Francis Bacon's Study for Bullfight No. 1 (1969) Private Collection, Switzerland. Photo: Prudence Cuming Associates Ltd.

Francis Bacon’s final painting Study of a Bull (1991) will be exhibited in the UK for the first time next year. The work will be part of a major exhibition titled Francis Bacon: Man and Beast (30 January-18 April 2021) at London’s Royal Academy of Arts, which will explore the artist’s interest in animal bodies and flesh, and how these affected his portrayals of other forms such as people or mythical creatures.

The exhibition will look at the influence of a trips made to South Africa in the early 1950s, his collection of wildlife photography and his interest in the pioneering work of the 19th-century photographer Eadweard Muybridge, whose work revealed the motion of humans and animals frame-by-frame. According to the press release, “Bacon remained convinced that, beneath the veneer of civilisation, humans are animals like any other”.

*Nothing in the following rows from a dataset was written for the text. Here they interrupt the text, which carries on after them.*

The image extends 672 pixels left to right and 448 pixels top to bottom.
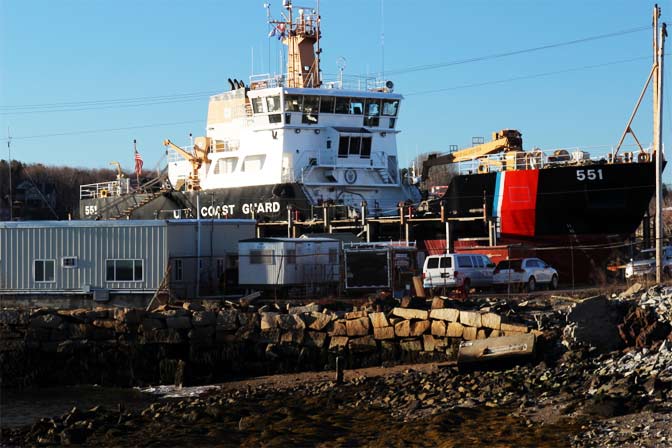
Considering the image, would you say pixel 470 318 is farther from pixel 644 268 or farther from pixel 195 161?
pixel 195 161

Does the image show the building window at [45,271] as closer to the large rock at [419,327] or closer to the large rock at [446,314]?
the large rock at [419,327]

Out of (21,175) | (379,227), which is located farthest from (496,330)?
(21,175)

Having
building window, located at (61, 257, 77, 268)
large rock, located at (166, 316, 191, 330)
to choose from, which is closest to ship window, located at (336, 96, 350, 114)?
building window, located at (61, 257, 77, 268)

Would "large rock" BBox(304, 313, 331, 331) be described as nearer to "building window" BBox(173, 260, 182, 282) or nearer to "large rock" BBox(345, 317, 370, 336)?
"large rock" BBox(345, 317, 370, 336)

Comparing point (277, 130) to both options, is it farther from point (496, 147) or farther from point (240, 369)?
point (240, 369)

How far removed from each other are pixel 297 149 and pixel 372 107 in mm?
4677

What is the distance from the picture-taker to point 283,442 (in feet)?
49.9

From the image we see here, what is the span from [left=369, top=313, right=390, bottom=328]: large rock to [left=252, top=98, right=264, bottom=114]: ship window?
1013 inches

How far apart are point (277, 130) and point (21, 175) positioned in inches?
2137

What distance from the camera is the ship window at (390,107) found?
162 ft

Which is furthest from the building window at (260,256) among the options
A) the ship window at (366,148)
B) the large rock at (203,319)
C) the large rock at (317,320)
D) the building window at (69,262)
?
the ship window at (366,148)

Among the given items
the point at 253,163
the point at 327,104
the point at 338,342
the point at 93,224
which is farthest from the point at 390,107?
the point at 338,342

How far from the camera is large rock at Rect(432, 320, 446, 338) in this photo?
22.6 meters

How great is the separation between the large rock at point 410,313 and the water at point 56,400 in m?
5.93
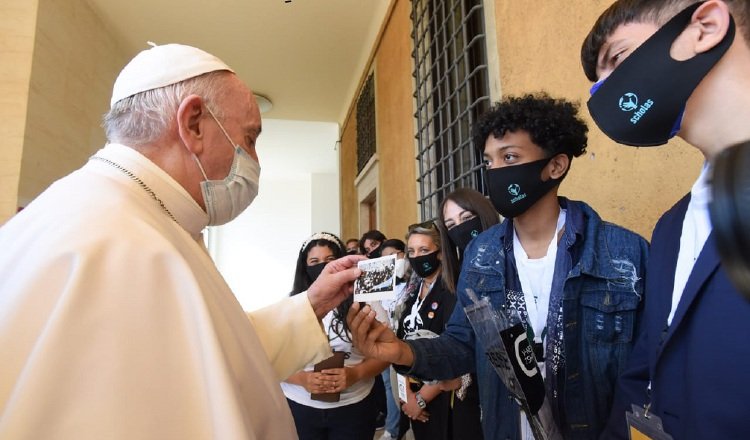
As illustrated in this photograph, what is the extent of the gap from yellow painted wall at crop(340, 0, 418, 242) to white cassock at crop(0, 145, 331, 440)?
4.53 meters

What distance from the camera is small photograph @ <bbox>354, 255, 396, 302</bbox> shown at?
145 centimetres

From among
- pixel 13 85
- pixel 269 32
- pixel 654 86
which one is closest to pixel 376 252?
pixel 654 86

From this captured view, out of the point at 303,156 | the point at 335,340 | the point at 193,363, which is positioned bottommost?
the point at 335,340

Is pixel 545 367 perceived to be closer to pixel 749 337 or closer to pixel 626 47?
pixel 749 337

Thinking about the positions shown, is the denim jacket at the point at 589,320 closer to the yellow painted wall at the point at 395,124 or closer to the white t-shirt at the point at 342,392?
the white t-shirt at the point at 342,392

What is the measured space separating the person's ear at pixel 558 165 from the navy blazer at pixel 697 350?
0.54 meters

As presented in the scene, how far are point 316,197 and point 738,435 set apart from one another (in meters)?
16.1

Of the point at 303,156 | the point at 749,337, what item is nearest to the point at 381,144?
the point at 749,337

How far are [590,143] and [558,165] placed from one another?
71cm

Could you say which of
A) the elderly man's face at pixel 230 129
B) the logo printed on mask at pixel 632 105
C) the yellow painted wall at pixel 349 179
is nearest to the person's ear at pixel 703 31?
the logo printed on mask at pixel 632 105

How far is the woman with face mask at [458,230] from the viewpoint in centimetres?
226

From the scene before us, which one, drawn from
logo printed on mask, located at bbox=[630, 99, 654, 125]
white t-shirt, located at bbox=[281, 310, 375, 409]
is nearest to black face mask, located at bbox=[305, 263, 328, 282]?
white t-shirt, located at bbox=[281, 310, 375, 409]

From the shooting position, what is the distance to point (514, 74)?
3041 mm

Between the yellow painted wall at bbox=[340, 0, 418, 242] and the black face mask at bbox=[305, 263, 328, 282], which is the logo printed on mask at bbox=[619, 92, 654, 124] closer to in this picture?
the black face mask at bbox=[305, 263, 328, 282]
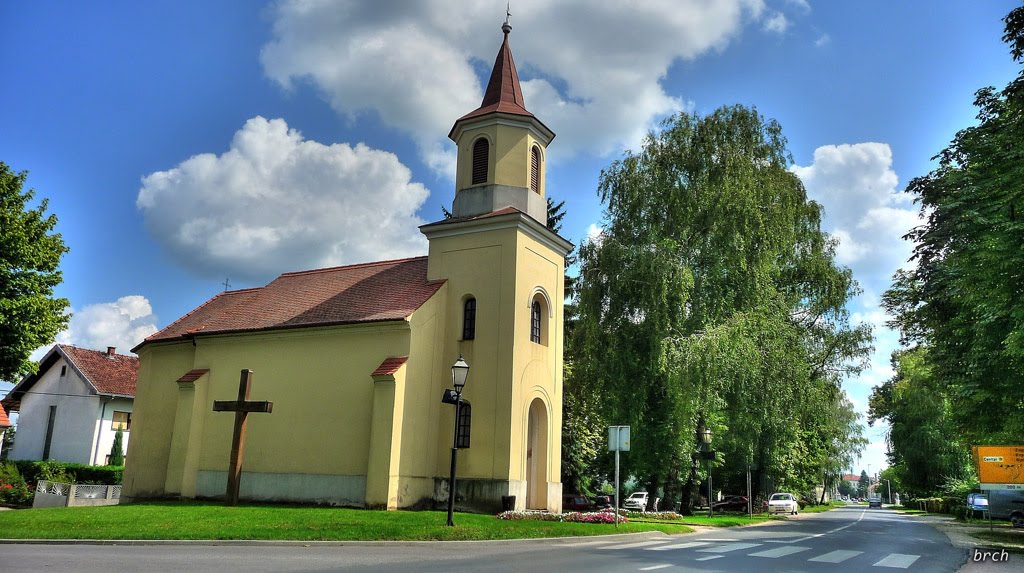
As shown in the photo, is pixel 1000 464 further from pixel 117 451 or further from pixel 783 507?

Bacon's Head I (1948) © Metropolitan Museum of Art, Bequest of Richard S. Zeisler. Photo: Prudence Cuming Associates Ltd.

The survey will include 45 paintings spanning Bacon’s career, with several loans from the US including Study of a Baboon (1953) from the Museum of Modern Art in New York and Man with Dog (1953) from the Albright-Knox Art Gallery in Buffalo. Another US loan, from New York’s Metropolitan Museum of Art, will be Head I (1949), which is part of a series of six that Bacon made for his first exhibition at Hanover Gallery in London. The painting, which shows Bacon’s characteristic cuboid compositional structure for the first time, includes a fanged mouth that was apparently inspired by that of a snarling chimpanzee.

Bacon’s obsession with the Greek Furies will also be explored and the inspiration for the writhing figures linked to animal movements—an image of a diving pelican found on his studio floor, for example—as well as the ancient myths and Christian iconography. There will also be a gallery dedicated to Bacon’s muse and lover George Dyer, who Bacon had a tempestuous relationship with for a decade until his suicide in 1971.

Bacon's final painting Study of a Bull (1991) will be exhibited in the UK for the first time © The Estate of Francis Bacon. All rights reserved, DACS/Artimage 2020. Photo: Prudence Cuming Associates Ltd

A major highlight of the exhibition will be the reuniting of Bacon’s three bullfighting paintings from 1969, exhibited together for the first time in the UK. Two were shown at the Tate Gallery’s major retrospective in 1985 and these will now be joined by a Study for Bullfight No. 2 (1969) on loan from the Musée des Beaux-Arts de Lyon. The show will close with Bacon’s final painting of a bull made in 1991 using oil, spray paint and dust on canvas, from a private collection and which was only exhibited for the first time in 2016.